Only use CHP_Pola plates

screenSub <- filter(screenData, Drug_B == "CHP_Pola")

Create input

allPair <- distinct(screenSub, Name, Drug_A) %>%
  filter(Drug_A != "DMSO")
allInput <- lapply(seq(nrow(allPair)), function(i) {
  n <- allPair[i,]$Name
  m <- allPair[i,]$Drug_A
  viabTab <- filter(screenSub, Name == n) %>%
    select(Drug_A, Drug_B, Drug_A.Conc, Drug_B.Conc, normVal)
  bTab <- filter(viabTab, Drug_A == "DMSO")
  aTab <- filter(viabTab, Drug_A == m)
  testViab <- bind_rows(aTab, bTab)
  y <- as.matrix(data.frame(viability=testViab$normVal))
  x = as.matrix(testViab[,c("Drug_A.Conc","Drug_B.Conc")])
  list(y=y, x=x, drug_names = c(m,n), experiment_ID = paste0(n,"_",m))
})

Fit bayesynergy model

fit <- synergyscreen(allInput, save_raw = F, save_plots = F, bayesynergy_params = list(method = "vb"))
save(fit, file = "../output/fit.RData")

Load previous results (fitting takes long time)

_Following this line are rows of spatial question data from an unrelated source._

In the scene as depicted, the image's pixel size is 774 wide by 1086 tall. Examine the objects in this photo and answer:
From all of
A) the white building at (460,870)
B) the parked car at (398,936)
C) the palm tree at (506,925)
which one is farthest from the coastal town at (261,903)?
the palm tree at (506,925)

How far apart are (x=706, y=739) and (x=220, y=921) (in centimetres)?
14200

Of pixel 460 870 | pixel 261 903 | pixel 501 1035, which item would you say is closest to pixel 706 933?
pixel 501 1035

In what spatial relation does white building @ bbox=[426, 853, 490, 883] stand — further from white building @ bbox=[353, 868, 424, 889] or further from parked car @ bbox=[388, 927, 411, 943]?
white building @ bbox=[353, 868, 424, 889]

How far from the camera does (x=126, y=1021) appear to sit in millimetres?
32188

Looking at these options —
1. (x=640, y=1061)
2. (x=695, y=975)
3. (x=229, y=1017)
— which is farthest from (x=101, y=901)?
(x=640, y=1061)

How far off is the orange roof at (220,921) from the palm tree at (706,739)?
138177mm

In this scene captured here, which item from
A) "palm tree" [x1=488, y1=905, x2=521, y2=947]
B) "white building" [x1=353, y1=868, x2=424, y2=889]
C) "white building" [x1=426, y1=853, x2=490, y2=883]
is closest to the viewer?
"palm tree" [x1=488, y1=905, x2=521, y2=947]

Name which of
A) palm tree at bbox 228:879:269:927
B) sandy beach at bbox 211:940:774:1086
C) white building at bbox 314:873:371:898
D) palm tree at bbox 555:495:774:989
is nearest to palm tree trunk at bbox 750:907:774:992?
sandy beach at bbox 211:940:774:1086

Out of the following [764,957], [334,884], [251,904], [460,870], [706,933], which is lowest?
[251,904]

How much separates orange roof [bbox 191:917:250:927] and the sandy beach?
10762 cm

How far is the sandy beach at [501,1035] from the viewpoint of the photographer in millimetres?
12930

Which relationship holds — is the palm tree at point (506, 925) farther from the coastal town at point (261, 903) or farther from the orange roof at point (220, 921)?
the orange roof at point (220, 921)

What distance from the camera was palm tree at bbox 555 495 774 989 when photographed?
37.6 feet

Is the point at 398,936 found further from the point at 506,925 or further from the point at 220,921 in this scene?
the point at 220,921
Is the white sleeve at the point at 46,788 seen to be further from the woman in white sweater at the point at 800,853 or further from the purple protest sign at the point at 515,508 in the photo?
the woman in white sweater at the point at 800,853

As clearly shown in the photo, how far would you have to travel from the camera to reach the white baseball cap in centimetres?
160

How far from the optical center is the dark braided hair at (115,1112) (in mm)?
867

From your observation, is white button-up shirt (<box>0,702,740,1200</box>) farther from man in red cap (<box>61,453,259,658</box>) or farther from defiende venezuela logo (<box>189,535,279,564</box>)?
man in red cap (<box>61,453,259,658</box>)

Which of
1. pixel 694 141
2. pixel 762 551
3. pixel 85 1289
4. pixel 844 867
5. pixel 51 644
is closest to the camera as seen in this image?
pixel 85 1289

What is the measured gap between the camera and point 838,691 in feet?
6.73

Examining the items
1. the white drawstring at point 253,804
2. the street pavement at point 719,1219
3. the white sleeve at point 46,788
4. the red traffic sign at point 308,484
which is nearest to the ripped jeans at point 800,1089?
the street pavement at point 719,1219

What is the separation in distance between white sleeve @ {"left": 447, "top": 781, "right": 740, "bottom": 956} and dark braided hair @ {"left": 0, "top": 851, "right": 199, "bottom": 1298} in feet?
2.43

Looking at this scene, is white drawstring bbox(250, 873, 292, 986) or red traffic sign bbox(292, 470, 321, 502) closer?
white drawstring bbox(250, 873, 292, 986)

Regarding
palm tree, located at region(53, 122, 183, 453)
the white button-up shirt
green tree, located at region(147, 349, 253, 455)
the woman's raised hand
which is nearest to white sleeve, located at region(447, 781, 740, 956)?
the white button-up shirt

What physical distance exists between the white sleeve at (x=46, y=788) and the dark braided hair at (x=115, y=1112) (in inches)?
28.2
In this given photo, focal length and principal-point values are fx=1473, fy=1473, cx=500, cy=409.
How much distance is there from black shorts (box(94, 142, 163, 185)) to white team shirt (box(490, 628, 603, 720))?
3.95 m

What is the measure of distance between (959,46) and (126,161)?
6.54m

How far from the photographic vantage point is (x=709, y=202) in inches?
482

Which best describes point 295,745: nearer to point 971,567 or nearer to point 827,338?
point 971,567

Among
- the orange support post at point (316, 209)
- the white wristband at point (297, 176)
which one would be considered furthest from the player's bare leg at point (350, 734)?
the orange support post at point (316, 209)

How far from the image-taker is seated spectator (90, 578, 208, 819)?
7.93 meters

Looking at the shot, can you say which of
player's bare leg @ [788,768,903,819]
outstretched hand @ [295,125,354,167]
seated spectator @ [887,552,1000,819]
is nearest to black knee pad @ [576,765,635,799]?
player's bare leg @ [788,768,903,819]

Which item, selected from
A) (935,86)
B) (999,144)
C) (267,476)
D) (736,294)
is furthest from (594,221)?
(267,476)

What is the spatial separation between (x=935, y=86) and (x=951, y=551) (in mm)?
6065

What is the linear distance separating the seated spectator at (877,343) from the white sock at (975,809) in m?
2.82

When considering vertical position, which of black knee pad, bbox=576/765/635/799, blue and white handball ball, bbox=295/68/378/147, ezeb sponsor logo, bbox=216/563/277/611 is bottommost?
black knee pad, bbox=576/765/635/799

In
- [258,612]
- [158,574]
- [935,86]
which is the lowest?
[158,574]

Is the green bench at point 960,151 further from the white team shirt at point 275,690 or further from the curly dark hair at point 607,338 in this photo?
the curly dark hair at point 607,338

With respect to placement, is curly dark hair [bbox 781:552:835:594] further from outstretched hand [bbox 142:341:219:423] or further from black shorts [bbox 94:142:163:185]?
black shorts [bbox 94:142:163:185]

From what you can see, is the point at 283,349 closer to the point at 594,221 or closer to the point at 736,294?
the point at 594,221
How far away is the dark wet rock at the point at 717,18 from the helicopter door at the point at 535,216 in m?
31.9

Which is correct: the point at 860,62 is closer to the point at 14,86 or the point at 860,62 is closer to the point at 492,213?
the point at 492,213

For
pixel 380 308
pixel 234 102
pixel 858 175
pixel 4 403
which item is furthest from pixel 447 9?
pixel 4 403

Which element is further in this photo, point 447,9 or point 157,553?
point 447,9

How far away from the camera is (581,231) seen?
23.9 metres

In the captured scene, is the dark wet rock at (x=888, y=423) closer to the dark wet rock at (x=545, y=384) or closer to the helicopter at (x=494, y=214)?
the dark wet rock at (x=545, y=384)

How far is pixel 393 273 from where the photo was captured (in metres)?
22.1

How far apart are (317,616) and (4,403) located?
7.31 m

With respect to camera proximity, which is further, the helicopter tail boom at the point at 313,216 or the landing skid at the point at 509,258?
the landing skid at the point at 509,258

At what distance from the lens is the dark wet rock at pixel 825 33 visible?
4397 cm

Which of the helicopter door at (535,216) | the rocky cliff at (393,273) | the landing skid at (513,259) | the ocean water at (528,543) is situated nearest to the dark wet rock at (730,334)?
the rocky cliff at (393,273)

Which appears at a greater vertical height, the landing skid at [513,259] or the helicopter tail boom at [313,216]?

load("../output/fit.RData")

Get the result table

allRes <- fit$screenSummary
ciTabBayes <- tibble(Name = allRes$`Drug B`,
                 Drug_A = allRes$`Drug A`, 
                 syn = allRes$`Synergy (mean)`,
                 anta = allRes$`Antagonism (mean)`
                 #syn = allRes$`Synergy Score`,
                 #anta = allRes$`Antagonism Score`
                 )

Visualization of synergistic and antagoistic effect

Scatter plot

plotSynScatter(ciTabBayes, 0.05)

Matrix visualization

plotSynMatrix(ciTabBayes, 0.1, 0.2)

Correlate summarised CI to the single angent response of CHP_Pola

Add single agent CHP_Pola or CHOP response

polaTab <- screenData %>% filter(Drug_A == "DMSO", Drug_B == "CHP_Pola",!ifEdge) %>%
  group_by(Name) %>% summarise(viabPola = mean(normVal))

Test for correlation

testTab <- left_join(ciTabBayes, polaTab, by = "Name") %>%
  pivot_longer(c("viabPola"), names_to = "Drug_B", values_to = "viab") %>%
  pivot_longer(c("syn","anta"), names_to = "effect", values_to = "score")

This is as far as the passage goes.